Once upon a time there were three beautiful children well at least two of them were beautiful.. there was amazing Harry, pretty Ron, and uh..hermione.. =] poor hermione hadn't blossomed yet.
**Hermione:"Hey that is so biased just because you don't like me doesn't mean you can do that!"
Me: "Do what?"
Hermione: "Make boys hit puberty before girls."
Me: "My story my rules"
Harry: "Ha-ha"
Ron: "We're hot you're not!"
Hermione: "Oh button it."
Me: "Back to the story my dears" **
These three phenomenal children.®
**Hermione: "We are not children we are adolescents"
Me: fine..*
These three phenomenal adolescents had a remarkable future ahead of them but this is not about their incredible futures, it's about my fucked up mind wanting to have many faggy pairings ANYWAY as you all know Harry Potter by himself had an unusual life, once you throw in an intelligent girl and a red-headed guy
your life becomes pretty great.

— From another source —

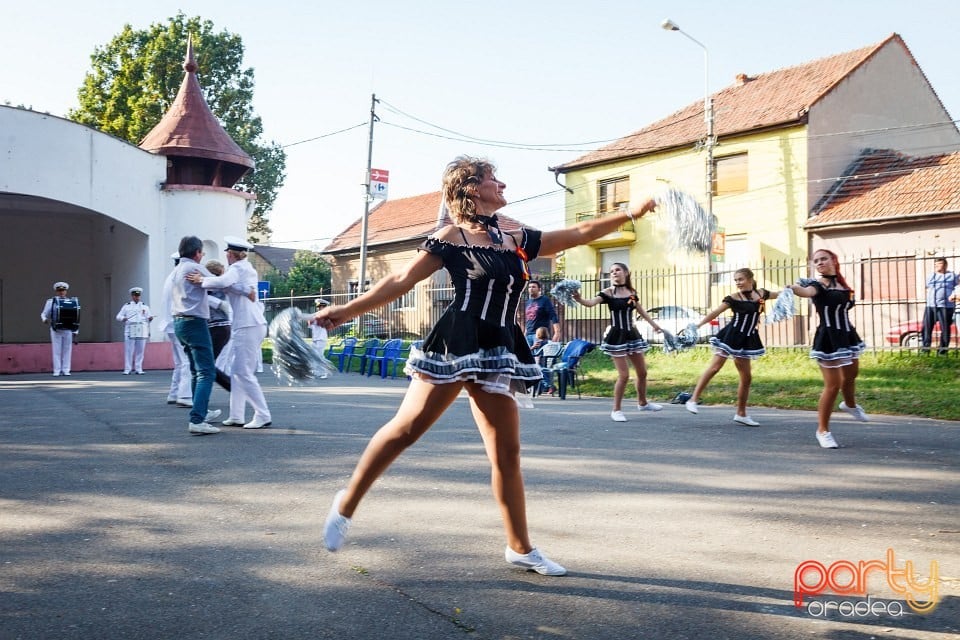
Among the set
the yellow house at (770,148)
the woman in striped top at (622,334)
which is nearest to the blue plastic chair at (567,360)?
the woman in striped top at (622,334)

Hey just having Ron as a friend would make your life way different. ANYWAY...
*Hermione: "So when exactly are you going to get to the point?"
Me: The second you shut the hell up.
Harry & Ron: "Ha-ha."**
The three were in the library, Ron was off trying to find a book about becoming more "buff"
"Uhm, Hermione..if I tell you something would you say anything to anyone?" uttered a terrified Harry
"Harry I promise you I will not tell a single soul." said an assuring Hermione.
"Well see, I've..well..uhm.." uttered Harry
"Oh what are you so scared of?"
"Well, Hermione.."
**Hermione: OH MY GOD HE IS SO GOING TO TELL ME HE LIKES ME!
Harry: No.
Ron: Wow, I thought you were smart Hermione.
Me:Will you please shut it?**
"Well, Hermione I like someone, but well it's someone that you wouldn't expect"
"draco."
*Ron: I guess you are smart Hermione**
"what the fuck? no no no.
let me word it differently.
Hermione I like well..um...hermione I think I like boys.
*Ghost of James fucking Potter: no. MY SON IS GAY?! NO. NO. NO.
Ghost of Lilly: Oh get over it.
James: Well, I really hope he knows what he's doing.**
"HAHAHHAHAHAHAHA" Hermione laughed but she was really dying inside.
"and I've been well "playing" with someone"
And the more Harry kept talking the more Hermione died inside poor poor thing. well soon she gets over it and screws Ron so it's all good.
"and well I think I might have an STD"
"STI" Ron said
"They changed it from Sexually Transmitted Disease to Sexually Transmitted Infection." Ron informed them.
"Who is they exactly?" asked harry
"The american government I guess, they changed it when Bush was president." answered Ron
"what the hell?" said a very discombobulated Hermione.
"Anyway, Harry it's no problem I've read about everyone of the STI's and i our amazing magical community we can cure any one of them. Well, besides AID's. All we need to do is figure out what STI you have."
"Alright, how do we do that?" asked Harry
"You go to the Hospital wing of course" replied Hermione.
"Well, let us skedaddle before anyone ends up in the hospital wing from some abnormal spell Malfoy has cast on them."
"uhm ok.."
The Trio pranced to the Hospital wing.